OBJETIVO A: Segundo o trecho da fonte, em que cidade ocorreu o evento em que Valério fez a declaração sobre Marina Silva?
OBJETIVO B: Dê continuidade ao trecho da fonte sobre a denúncia contra o senador Valério, começando logo após a última frase.

Durante participação em evento em Manaus (AM) no último dia 13, ao se referir a
uma audiência da Comissão Parlamentar de Inquérito (CPI) das ONGs na qual a
mandatária foi ouvida por parlamentares, Valério disse “imagine o que é tolerar
Marina Silva por seis horas e dez minutos sem enforcá-la”. A declaração gerou
diversas reações críticas à conduta do tucano, tendo como ápice agora a
denúncia apresentada ao Senado.
Na
denúncia apresentada ao Conselho de Ética, as parlamentares afirmam que o
conteúdo da fala do senador extrapola os limites da imunidade parlamentar,
direito previsto na Constituição Federal para membros do Poder Legislativo. As
signatárias argumentam que a iniciativa de Valério tem “um evidente caráter de
violência de gênero”. “A fala não apenas minimiza e desqualifica a presença da
ministra no cenário político como também reforça um discurso de incitação à
violência contra a mulher, um crime tipificado na legislação brasileira e que
tem sido amplamente combatido, sobretudo no contexto da política nacional”, diz
o texto.

INFORMAÇÕES EXTRAÍDAS:

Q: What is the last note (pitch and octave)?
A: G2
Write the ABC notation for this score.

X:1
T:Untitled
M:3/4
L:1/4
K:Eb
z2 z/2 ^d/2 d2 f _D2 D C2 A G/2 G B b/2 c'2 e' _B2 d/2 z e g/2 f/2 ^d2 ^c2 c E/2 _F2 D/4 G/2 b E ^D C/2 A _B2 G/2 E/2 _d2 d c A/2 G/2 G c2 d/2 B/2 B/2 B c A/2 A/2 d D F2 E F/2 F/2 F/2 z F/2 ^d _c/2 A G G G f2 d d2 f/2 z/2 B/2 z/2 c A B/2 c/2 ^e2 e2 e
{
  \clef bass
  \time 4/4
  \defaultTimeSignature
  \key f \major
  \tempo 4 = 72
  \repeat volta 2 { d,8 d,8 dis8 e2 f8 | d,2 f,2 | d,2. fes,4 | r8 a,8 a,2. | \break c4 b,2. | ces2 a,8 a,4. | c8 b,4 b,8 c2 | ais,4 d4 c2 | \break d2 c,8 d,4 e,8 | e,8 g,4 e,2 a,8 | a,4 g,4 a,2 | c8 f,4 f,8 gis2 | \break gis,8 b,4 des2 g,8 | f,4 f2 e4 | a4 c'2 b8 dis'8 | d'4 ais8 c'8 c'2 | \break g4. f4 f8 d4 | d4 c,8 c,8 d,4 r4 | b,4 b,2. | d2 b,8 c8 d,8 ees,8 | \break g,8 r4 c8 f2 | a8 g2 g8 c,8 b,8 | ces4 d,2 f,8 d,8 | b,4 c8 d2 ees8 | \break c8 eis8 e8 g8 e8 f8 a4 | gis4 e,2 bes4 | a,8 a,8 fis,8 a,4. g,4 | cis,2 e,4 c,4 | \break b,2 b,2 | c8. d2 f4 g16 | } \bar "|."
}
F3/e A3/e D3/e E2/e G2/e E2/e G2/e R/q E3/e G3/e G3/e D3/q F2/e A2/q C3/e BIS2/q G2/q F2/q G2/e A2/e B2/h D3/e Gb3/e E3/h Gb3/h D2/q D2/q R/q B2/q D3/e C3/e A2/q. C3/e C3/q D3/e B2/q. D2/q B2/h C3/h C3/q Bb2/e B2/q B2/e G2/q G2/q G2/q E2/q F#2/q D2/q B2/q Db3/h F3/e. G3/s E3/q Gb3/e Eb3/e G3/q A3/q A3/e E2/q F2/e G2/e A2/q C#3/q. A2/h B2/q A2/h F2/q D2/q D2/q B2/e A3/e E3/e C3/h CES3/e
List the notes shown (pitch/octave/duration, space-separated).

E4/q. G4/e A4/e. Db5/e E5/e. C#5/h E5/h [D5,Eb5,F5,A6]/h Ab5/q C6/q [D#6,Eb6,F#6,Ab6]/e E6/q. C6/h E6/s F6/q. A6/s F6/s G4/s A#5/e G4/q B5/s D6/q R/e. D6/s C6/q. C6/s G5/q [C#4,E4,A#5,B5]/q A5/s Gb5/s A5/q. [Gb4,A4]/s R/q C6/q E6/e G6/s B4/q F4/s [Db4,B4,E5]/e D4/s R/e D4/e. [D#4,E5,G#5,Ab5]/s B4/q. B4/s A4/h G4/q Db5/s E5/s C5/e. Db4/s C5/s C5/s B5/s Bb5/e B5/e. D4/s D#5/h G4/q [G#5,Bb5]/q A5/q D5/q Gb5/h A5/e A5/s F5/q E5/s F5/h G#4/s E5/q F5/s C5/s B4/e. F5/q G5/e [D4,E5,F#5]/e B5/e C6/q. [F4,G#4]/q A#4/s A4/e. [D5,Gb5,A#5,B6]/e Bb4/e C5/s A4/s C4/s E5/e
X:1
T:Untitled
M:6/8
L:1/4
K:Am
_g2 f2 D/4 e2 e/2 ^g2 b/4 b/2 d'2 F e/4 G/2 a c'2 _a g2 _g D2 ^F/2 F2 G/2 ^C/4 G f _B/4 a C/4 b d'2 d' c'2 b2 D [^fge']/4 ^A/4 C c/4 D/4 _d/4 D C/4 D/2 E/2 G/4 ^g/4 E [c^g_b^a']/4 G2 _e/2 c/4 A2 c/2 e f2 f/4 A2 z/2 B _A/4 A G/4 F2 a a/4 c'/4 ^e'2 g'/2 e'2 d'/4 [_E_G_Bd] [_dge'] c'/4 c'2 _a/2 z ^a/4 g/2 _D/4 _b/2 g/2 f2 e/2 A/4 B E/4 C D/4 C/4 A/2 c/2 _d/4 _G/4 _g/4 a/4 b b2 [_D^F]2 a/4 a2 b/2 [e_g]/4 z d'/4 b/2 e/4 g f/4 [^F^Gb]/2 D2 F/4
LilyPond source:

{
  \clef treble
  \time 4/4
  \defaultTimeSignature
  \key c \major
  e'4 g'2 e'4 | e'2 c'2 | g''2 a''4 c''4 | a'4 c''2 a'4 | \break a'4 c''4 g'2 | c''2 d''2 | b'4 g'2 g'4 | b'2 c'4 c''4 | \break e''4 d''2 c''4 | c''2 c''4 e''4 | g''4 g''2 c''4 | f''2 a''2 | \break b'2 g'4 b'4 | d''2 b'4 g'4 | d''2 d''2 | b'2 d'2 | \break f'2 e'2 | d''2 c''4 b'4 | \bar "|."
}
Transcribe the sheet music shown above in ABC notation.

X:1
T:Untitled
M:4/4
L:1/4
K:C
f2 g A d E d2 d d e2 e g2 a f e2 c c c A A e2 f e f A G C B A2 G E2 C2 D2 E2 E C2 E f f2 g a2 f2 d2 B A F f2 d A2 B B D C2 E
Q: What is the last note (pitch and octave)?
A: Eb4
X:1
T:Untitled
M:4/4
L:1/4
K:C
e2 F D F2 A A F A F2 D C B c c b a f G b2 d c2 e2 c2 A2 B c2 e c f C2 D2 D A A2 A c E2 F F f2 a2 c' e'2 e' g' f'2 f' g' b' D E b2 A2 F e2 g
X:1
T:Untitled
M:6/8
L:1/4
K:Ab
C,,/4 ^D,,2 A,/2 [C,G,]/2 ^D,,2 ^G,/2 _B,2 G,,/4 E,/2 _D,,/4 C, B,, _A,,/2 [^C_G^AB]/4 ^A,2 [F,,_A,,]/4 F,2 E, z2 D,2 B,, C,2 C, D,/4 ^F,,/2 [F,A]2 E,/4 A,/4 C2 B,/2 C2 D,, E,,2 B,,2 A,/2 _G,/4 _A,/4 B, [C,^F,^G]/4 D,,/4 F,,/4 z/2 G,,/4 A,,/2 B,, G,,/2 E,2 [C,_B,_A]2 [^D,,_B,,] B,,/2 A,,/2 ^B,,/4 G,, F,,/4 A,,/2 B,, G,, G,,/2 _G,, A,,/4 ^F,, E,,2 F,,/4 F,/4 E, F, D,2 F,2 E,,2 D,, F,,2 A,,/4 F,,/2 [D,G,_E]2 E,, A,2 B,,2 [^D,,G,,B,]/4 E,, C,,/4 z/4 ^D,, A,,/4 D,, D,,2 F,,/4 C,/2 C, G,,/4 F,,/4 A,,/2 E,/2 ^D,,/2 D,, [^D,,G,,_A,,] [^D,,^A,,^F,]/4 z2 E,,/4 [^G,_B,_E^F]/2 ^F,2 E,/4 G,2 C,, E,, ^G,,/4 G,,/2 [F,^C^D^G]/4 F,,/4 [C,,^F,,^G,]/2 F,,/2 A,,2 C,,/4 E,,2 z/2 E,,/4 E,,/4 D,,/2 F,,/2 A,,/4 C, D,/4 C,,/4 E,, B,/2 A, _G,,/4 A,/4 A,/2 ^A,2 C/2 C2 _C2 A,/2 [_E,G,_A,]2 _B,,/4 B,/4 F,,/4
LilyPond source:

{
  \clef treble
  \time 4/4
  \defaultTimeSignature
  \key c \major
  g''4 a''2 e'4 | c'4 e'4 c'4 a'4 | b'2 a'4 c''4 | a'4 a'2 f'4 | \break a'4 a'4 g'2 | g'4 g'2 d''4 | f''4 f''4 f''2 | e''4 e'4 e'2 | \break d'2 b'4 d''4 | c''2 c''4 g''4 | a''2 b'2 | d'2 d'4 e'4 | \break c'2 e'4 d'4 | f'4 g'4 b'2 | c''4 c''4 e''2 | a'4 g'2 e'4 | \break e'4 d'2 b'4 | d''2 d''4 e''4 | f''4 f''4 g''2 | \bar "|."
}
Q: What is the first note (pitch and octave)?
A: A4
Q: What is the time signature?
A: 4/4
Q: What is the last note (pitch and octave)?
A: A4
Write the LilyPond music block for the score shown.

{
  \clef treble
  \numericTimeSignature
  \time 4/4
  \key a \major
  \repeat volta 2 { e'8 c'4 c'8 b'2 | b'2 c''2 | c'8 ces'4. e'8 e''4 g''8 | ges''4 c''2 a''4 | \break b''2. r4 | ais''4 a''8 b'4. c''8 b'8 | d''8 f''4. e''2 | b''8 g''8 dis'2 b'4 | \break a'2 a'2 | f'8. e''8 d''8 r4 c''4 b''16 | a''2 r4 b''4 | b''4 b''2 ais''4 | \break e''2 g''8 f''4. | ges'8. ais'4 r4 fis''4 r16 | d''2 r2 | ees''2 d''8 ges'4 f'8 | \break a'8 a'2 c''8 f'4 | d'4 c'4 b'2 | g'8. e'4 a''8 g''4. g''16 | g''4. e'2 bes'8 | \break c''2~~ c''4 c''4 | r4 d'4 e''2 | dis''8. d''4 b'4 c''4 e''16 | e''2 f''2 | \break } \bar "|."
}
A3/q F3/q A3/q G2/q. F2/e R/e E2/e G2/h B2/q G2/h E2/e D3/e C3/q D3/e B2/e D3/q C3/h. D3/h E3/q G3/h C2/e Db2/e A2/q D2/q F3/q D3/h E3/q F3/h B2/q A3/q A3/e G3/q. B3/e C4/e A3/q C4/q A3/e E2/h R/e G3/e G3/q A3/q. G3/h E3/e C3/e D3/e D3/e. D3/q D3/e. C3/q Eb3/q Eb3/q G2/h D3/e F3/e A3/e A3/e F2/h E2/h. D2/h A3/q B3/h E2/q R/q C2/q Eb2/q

RESPOSTA DO EXERCÍCIO A: Em Manaus (AM).

RESPOSTA DO EXERCÍCIO B:
As
deputadas ressaltam ainda que “o uso do termo ‘enforcá-la’ direcionado a uma
mulher em um contexto de discordância política carrega uma carga simbólica
extremamente grave, pois remete à supressão da voz feminina pelo uso da
força, à tentativa de desqualificar e intimidar uma liderança política pelo
simples fato de ser mulher”. O grupo pede que o caso seja avaliado pelo
Conselho de Ética e que o órgão dê “uma resposta institucional firme e
imediata”, tomando as “providências cabíveis frente ao evidente descumprimento
do Código de Ética e Decoro Parlamentar do Senado Federal”.
A
denúncia é assinada pelas seguintes deputadas: Benedita da Silva (PT-RJ), Duda
Salabert (PDT-MG), enfermeira Ana Paula (Podemos-CE), Gisela Simona (União
Brasil-MT), Jandira Feghali (PCdoB-RJ), Laura Carneiro (PSD-RJ), Maria Arraes
(Solidariedade-PE), Tabata Amaral (PSB-SP) e Talíria Petroni (Psol-RJ). O
deputado Túlio Gadêlha (Rede-PE) também endossou o texto, em apoio à
iniciativa.
Senado
Após as
reações à declaração de Valério, o presidente do Senado, Davi Alcolumbre
(União-AP), disse que o tucano “foi muito infeliz nessa colocação”. “O senador
Plínio Valério não poderia, em um evento, falar que acompanhou uma audiência
pública de uma ministra de Estado por seis horas e que não sabia – em uma fala
irônica ou despretensiosa, não quero julgar – onde [ele] estava [que] não
enforcou a ministra”, continuou Alcolumbre.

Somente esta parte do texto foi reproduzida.